» To be done:
(a) In the forum thread about the Future Weapons show, what does Mike Baker say the host retired from?
(b) Copy from the Future Weapons forum thread, starting at "Agreed, over the" and ending at "the SEAL host.".
(c) Write the next part of the forum thread about the Future Weapons show, picking up after its last line.

» Extracted text:
□ □ □ □

# Future Weapons



## James (9 Jun 2007)

Did a search but didn't find anything for this show. I love it. It's hosted by Mack, who, if I remember correctly, is a retired Marine. In each episode, he basically goes over a few new weapons systems that are being developed, shows how they work, what they're for etc. Some of the systems are just insane.

You can see more info for the show on its website: Future Weapons.


----------



## Mike Baker (9 Jun 2007)

There is a link about Future Weapons, can't remember where to. But he is a retired SEAL, not a Marine. I too love the show, it's great.


----------



## KevinB (10 Jun 2007)

What a revolting show IMHO -- puff peices that are designed to impress the uninformed.


----------



## Reccesoldier (10 Jun 2007)

Infidel-6 said:
			
		

> What a revolting show IMHO -- puff peices that are designed to impress the uninformed.



Agreed, over the top chest thumping propaganda. Some of the weapons are impressive but the show is definitely dumed down. Even though that may be out of necessity I still don't like it or the SEAL host.


----------



## GAP (10 Jun 2007)

Dumbed down or not, it's nice to see some of what's out there for consideration....


----------



## aesop081 (10 Jun 2007)

□ □ □ □

Visual spatial reasoning items
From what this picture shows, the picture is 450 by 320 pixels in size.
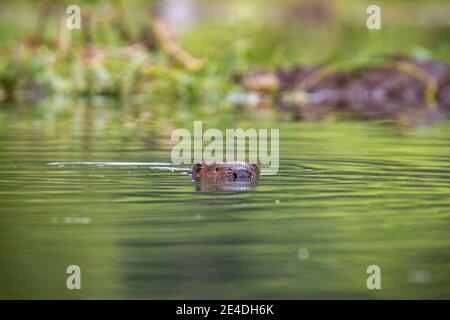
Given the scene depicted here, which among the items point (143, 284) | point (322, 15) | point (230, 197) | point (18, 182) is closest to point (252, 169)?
point (230, 197)

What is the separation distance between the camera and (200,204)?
9445 mm

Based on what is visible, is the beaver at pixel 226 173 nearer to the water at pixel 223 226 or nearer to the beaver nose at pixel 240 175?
the beaver nose at pixel 240 175

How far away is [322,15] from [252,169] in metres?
51.9

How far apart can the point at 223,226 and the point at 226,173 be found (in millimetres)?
2347

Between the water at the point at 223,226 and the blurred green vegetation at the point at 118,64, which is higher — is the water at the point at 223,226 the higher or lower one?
the lower one

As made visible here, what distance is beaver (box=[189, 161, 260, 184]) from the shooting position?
10.7 m

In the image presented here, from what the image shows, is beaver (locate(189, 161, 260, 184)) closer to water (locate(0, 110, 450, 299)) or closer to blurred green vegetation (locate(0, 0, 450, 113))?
water (locate(0, 110, 450, 299))

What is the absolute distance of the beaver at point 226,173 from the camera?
10734 millimetres

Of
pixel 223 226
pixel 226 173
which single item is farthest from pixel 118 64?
pixel 223 226

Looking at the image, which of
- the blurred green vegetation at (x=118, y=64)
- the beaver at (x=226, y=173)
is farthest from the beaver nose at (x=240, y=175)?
the blurred green vegetation at (x=118, y=64)

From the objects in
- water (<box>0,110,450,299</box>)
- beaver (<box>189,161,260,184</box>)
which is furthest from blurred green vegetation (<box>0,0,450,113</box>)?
beaver (<box>189,161,260,184</box>)

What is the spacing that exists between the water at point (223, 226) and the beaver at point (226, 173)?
0.50 feet

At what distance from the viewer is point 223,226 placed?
8.46 meters

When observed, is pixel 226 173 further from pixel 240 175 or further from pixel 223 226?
pixel 223 226
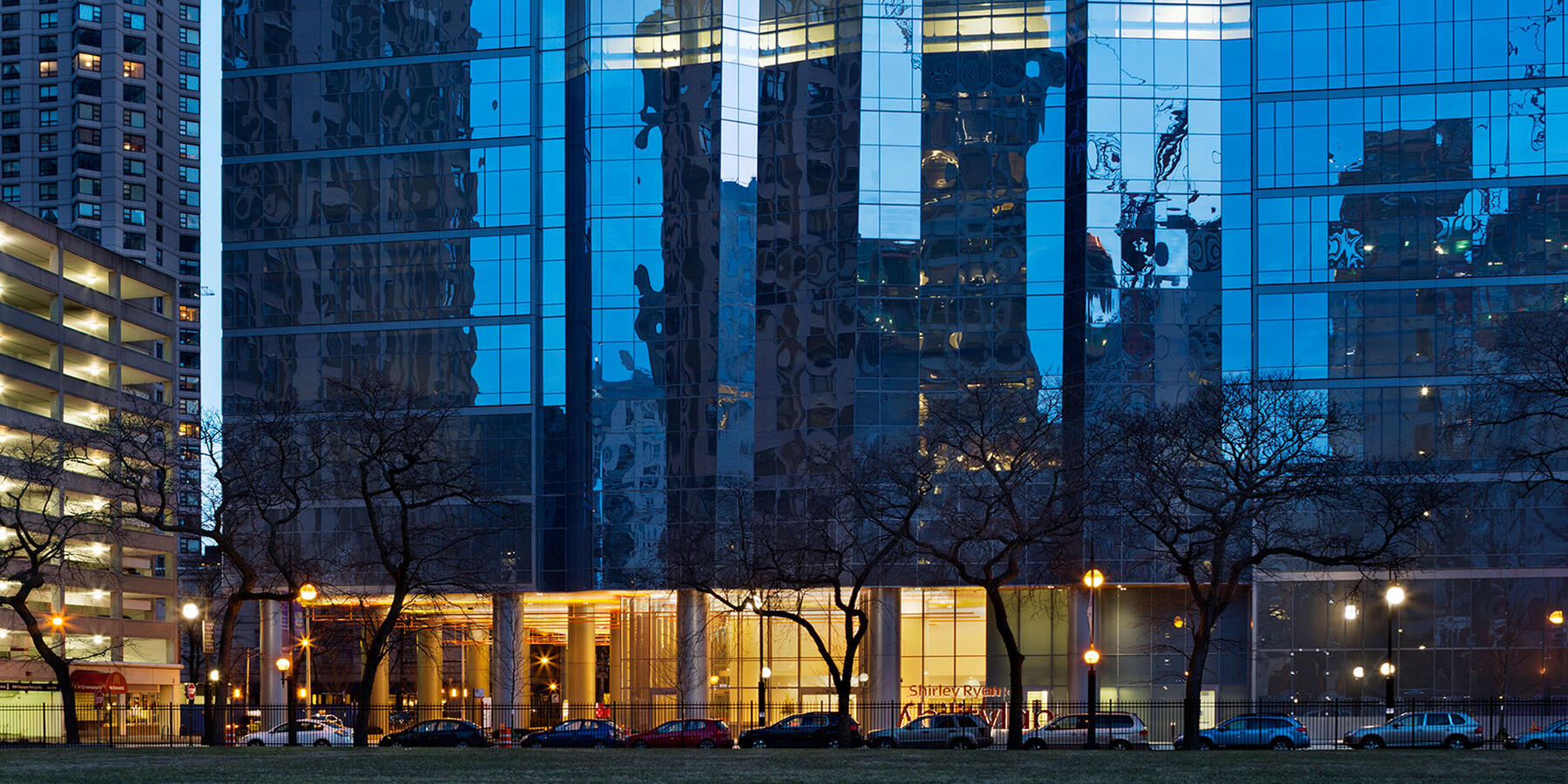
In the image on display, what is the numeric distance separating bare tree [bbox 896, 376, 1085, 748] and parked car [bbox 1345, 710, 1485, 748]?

□ □ □ □

» Responses for each task:
(a) He says the host is a retired SEAL, not a Marine.

(b)
Agreed, over the top chest thumping propaganda. Some of the weapons are impressive but the show is definitely dumed down. Even though that may be out of necessity I still don't like it or the SEAL host.

(c)
Reccesoldier said:
			
		

> but the show is definitely dumed down.



Nothing wrong with that....Dumbed down is about all i understand


@*$%!!* microwaves


----------



## BernDawg (10 Jun 2007)

My little guy loves it and I watch out of curiosity.  I think the host seems to be a little disgusted with himself at times because he's swallowing his pride to add drama to some of the episodes and descriptions.


----------



## 3rd Herd (12 Jun 2007)

CDN Aviator said:
			
		

> Nothing wrong with that....Dumbed down is about all i understand
> 
> 
> @*$%!!* microwaves



@*$%!!* VCR/DVD clock and timer


----------



## Colin Parkinson (12 Jun 2007)

Interesting bit on a possible replacement for the Bangalore, sort of a long shaped charge with a cutting piece.


----------



## Bane (12 Jun 2007)

It is the slow motion that really gets me, it is like a rap video circa 1995 or a bad action film.  Reminds me of how CSI is half montage.


----------



## Cardstonkid (12 Jun 2007)

The show is thin on details and long on cool shots of the new weapon technology, but it often looks more like a commercial for new weapons system than a serious look at the products technical merits. That being said it is pretty cool.


----------



## Soldiers-wear.dk (14 Jul 2007)

The show is really great!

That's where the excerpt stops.